• **Aim**
Please rewrite the rows below with "shrub" changed to "bush" wherever it occurs, leaving everything else as it is.

• **Listing**
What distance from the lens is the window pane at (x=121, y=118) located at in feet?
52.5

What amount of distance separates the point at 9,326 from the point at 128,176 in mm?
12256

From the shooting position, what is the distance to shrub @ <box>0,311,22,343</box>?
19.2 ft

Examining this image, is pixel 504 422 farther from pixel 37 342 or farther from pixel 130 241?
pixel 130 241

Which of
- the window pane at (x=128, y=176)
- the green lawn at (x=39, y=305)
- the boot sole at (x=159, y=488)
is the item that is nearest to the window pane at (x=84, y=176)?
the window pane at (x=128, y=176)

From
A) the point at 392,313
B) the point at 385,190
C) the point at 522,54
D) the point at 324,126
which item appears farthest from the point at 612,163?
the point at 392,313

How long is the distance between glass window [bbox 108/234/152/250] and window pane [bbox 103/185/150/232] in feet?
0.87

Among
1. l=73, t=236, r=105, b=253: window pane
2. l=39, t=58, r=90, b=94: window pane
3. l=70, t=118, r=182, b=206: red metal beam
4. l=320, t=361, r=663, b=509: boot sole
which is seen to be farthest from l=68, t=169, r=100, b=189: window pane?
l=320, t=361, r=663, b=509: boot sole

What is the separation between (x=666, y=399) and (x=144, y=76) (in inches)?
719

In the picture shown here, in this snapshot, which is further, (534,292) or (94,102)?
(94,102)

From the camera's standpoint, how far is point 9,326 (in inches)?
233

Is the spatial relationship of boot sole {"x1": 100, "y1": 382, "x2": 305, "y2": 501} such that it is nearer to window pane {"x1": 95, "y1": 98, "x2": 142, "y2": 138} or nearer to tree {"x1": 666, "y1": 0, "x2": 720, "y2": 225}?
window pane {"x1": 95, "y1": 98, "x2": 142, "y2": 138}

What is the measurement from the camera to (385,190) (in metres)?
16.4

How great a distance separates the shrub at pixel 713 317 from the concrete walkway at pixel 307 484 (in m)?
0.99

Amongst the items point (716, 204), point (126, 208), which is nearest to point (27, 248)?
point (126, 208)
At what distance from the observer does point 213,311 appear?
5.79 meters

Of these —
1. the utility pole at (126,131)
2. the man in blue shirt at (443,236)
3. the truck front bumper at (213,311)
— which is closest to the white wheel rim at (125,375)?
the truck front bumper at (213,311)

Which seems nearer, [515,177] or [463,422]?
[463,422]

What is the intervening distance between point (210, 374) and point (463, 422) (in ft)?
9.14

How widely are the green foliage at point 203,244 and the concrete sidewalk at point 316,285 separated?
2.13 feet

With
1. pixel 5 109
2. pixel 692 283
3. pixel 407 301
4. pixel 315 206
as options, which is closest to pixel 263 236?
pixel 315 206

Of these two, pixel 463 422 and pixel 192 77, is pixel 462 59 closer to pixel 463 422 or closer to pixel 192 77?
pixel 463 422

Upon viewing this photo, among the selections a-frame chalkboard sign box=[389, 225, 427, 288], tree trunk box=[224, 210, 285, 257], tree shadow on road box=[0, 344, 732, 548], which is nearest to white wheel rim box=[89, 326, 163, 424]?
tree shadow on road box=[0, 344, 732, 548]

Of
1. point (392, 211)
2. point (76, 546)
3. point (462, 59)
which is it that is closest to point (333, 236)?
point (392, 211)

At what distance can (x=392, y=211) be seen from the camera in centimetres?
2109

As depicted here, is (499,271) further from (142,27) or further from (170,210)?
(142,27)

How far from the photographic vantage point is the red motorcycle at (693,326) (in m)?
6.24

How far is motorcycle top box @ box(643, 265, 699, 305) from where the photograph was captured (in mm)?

• **Worked answer**
What distance from the lens is the window pane at (x=121, y=118) located at in feet?
52.5

What amount of distance separates the point at 9,326 from the point at 128,176 in mm?
12256

From the shooting position, what is the distance to bush @ <box>0,311,22,343</box>?
19.2 ft

Examining this image, is pixel 504 422 farther from pixel 37 342 or farther from pixel 130 241?
pixel 130 241

Which of
- the window pane at (x=128, y=176)
- the green lawn at (x=39, y=305)
- the boot sole at (x=159, y=488)
is the item that is nearest to the window pane at (x=84, y=176)?
the window pane at (x=128, y=176)

From
A) the point at 392,313
B) the point at 385,190
C) the point at 522,54
D) the point at 324,126
which item appears farthest from the point at 612,163?
the point at 392,313

How long is the distance between glass window [bbox 108/234/152/250] and window pane [bbox 103/185/150/232] in feet?
0.87

Among
1. l=73, t=236, r=105, b=253: window pane
2. l=39, t=58, r=90, b=94: window pane
3. l=70, t=118, r=182, b=206: red metal beam
4. l=320, t=361, r=663, b=509: boot sole
which is seen to be farthest from l=68, t=169, r=100, b=189: window pane?
l=320, t=361, r=663, b=509: boot sole

What is the separation between (x=666, y=399) and (x=144, y=76) (in inches)?
719

In the picture shown here, in this snapshot, which is further, (534,292) or (94,102)?
(94,102)

From the camera's standpoint, how far is point 9,326 (in inches)?
233

Is the spatial relationship of boot sole {"x1": 100, "y1": 382, "x2": 305, "y2": 501} such that it is nearer to window pane {"x1": 95, "y1": 98, "x2": 142, "y2": 138} or nearer to tree {"x1": 666, "y1": 0, "x2": 720, "y2": 225}?
window pane {"x1": 95, "y1": 98, "x2": 142, "y2": 138}

What is the measurement from the camera to (385,190) (in metres)?
16.4

How great a distance separates the bush at pixel 713 317 from the concrete walkway at pixel 307 484 (in m)?
0.99

Amongst the items point (716, 204), point (126, 208), which is nearest to point (27, 248)?
point (126, 208)
At what distance from the observer does point 213,311 appear?
5.79 meters

Of these —
1. the utility pole at (126,131)
2. the man in blue shirt at (443,236)
3. the truck front bumper at (213,311)
— which is closest to the white wheel rim at (125,375)?
the truck front bumper at (213,311)

Which seems nearer, [515,177] or [463,422]?
[463,422]

What is the intervening distance between point (210, 374) and point (463, 422) (in ft)?
9.14

How widely are the green foliage at point 203,244 and the concrete sidewalk at point 316,285 separated?
2.13 feet

With
1. pixel 5 109
2. pixel 692 283
3. pixel 407 301
4. pixel 315 206
as options, which is closest to pixel 263 236?
pixel 315 206

Of these two, pixel 463 422 and pixel 192 77, is pixel 462 59 closer to pixel 463 422 or closer to pixel 192 77?
pixel 463 422

Upon viewing this photo, among the selections a-frame chalkboard sign box=[389, 225, 427, 288], tree trunk box=[224, 210, 285, 257], tree shadow on road box=[0, 344, 732, 548], which is nearest to white wheel rim box=[89, 326, 163, 424]?
tree shadow on road box=[0, 344, 732, 548]

Of
1. point (392, 211)
2. point (76, 546)
3. point (462, 59)
which is it that is closest to point (333, 236)?
point (392, 211)

At what distance can (x=392, y=211) be seen from the camera in centimetres?
2109

As depicted here, is (499,271) further from (142,27) or further from (170,210)?
(142,27)

How far from the photographic vantage point is the red motorcycle at (693,326) (in m)?
6.24

How far is motorcycle top box @ box(643, 265, 699, 305) from where the photograph was captured (in mm)?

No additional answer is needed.